SANTA MISA EN LA SOLEMNIDAD DEL CORPUS CHRISTI
HOMILÍA DEL SANTO PADRE FRANCISCO
Atrio de la Basílica de San Juan de Letrán
Jueves 19 de junio de 2014
«El Señor, tu Dios, ... te alimentó con el maná, que tú no conocías» (Dt 8, 2-3).
Estas palabras del Deuteronomio hacen referencia a la historia de Israel, que Dios hizo salir de Egipto, de la condición de esclavitud, y durante cuarenta años guió por el desierto hacia la tierra prometida. El pueblo elegido, una vez establecido en la tierra, alcanzó cierta autonomía, un cierto bienestar, y corrió el riesgo de olvidar los tristes acontecimientos del pasado, superados gracias a la intervención de Dios y a su infinita bondad. Así pues, las Escrituras exhortan a recordar, a hacer memoria de todo el camino recorrido en el desierto, en el tiempo de la carestía y del desaliento. La invitación es volver a lo esencial, a la experiencia de la total dependencia de Dios, cuando la supervivencia estaba confiada a su mano, para que el hombre comprendiera que «no sólo de pan vive el hombre, sino... de todo cuanto sale de la boca de Dios» (Dt 8,3).

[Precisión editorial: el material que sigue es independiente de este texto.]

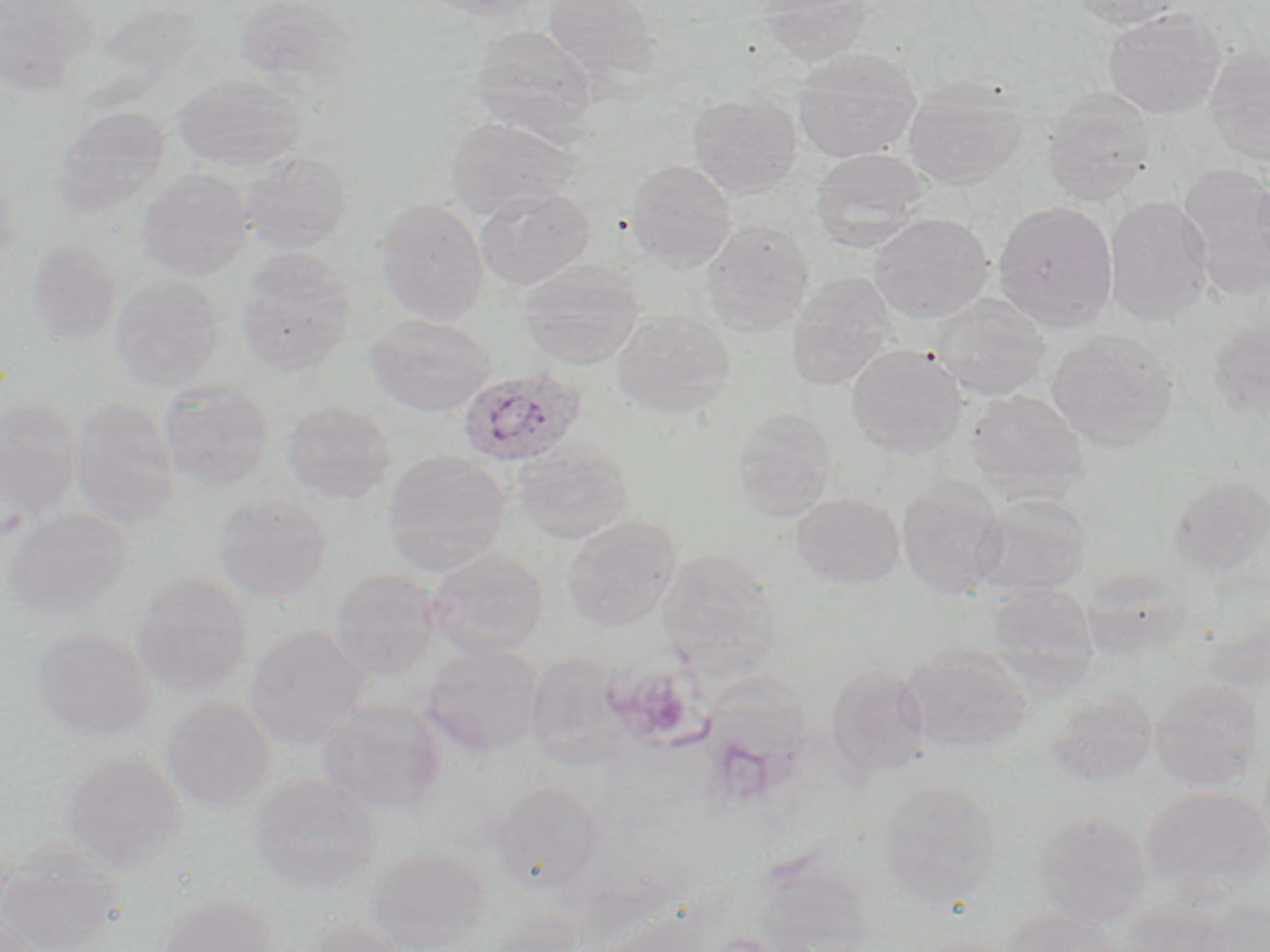
Approximate bounding boxes as named x1/y1/x2/y2 corners in pixels.
Plasmodium ovale-infected red blood cells: (x1=457, y1=366, x2=587, y2=468).
No Plasmodium falciparum, Plasmodium malariae, Plasmodium vivax, Babesia divergens, or Trypanosoma brucei observed.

Además del hambre físico, el hombre lleva en sí otro hambre, un hambre que no puede ser saciado con el alimento ordinario. Es hambre de vida, hambre de amor, hambre de eternidad. Y el signo del maná —como toda la experiencia del éxodo— contenía en sí también esta dimensión: era figura de un alimento que satisface esta profunda hambre que hay en el hombre. Jesús nos da este alimento, es más, es Él mismo el pan vivo que da la vida al mundo (cf. Jn 6, 51). Su Cuerpo es el verdadero alimento bajo la especie del pan; su Sangre es la verdadera bebida bajo la especie del vino. No es un simple alimento con el cual saciar nuestro cuerpo, como el maná; el Cuerpo de Cristo es el pan de los últimos tiempos, capaz de dar vida, y vida eterna, porque la esencia de este pan es el Amor.
En la Eucaristía se comunica el amor del Señor por nosotros: un amor tan grande que nos nutre de sí mismo; un amor gratuito, siempre a disposición de toda persona hambrienta y necesitada de regenerar las propias fuerzas. Vivir la experiencia de la fe significa dejarse alimentar por el Señor y construir la propia existencia no sobre los bienes materiales, sino sobre la realidad que no perece: los dones de Dios, su Palabra y su Cuerpo.
Si miramos a nuestro alrededor, nos damos cuenta de que existen muchas ofertas de alimento que no vienen del Señor y que aparentemente satisfacen más. Algunos se nutren con el dinero, otros con el éxito y la vanidad, otros con el poder y el orgullo. Pero el alimento que nos nutre verdaderamente y que nos sacia es sólo el que nos da el Señor. El alimento que nos ofrece el Señor es distinto de los demás, y tal vez no nos parece tan gustoso como ciertas comidas que nos ofrece el mundo. Entonces soñamos con otras comidas, como los judíos en el desierto, que añoraban la carne y las cebollas que comían en Egipto, pero olvidaban que esos alimentos los comían en la mesa de la esclavitud. Ellos, en esos momentos de tentación, tenían memoria, pero una memoria enferma, una memoria selectiva. Una memoria esclava, no libre.
Cada uno de nosotros, hoy, puede preguntarse: ¿y yo? ¿Dónde quiero comer? ¿En qué mesa quiero alimentarme? ¿En la mesa del Señor? ¿O sueño con comer manjares gustosos, pero en la esclavitud? Además, cada uno de nosotros puede preguntarse: ¿cuál es mi memoria? ¿La del Señor que me salva, o la del ajo y las cebollas de la esclavitud? ¿Con qué memoria sacio mi alma?
El Padre nos dice: «Te he alimentado con el maná que tú no conocías». Recuperemos la memoria. Esta es la tarea, recuperar la memoria. Y aprendamos a reconocer el pan falso que engaña y corrompe, porque es fruto del egoísmo, de la autosuficiencia y del pecado.
Dentro de poco, en la procesión, seguiremos a Jesús realmente presente en la Eucaristía. La Hostia es nuestro maná, mediante la cual el Señor se nos da a sí mismo. A Él nos dirigimos con confianza: Jesús, defiéndenos de las tentaciones del alimento mundano que nos hace esclavos, alimento envenenado; purifica nuestra memoria, a fin de que no permanezca prisionera en la selectividad egoísta y mundana, sino que sea memoria viva de tu presencia a lo largo de la historia de tu pueblo, memoria que se hace «memorial» de tu gesto de amor redentor. Amén.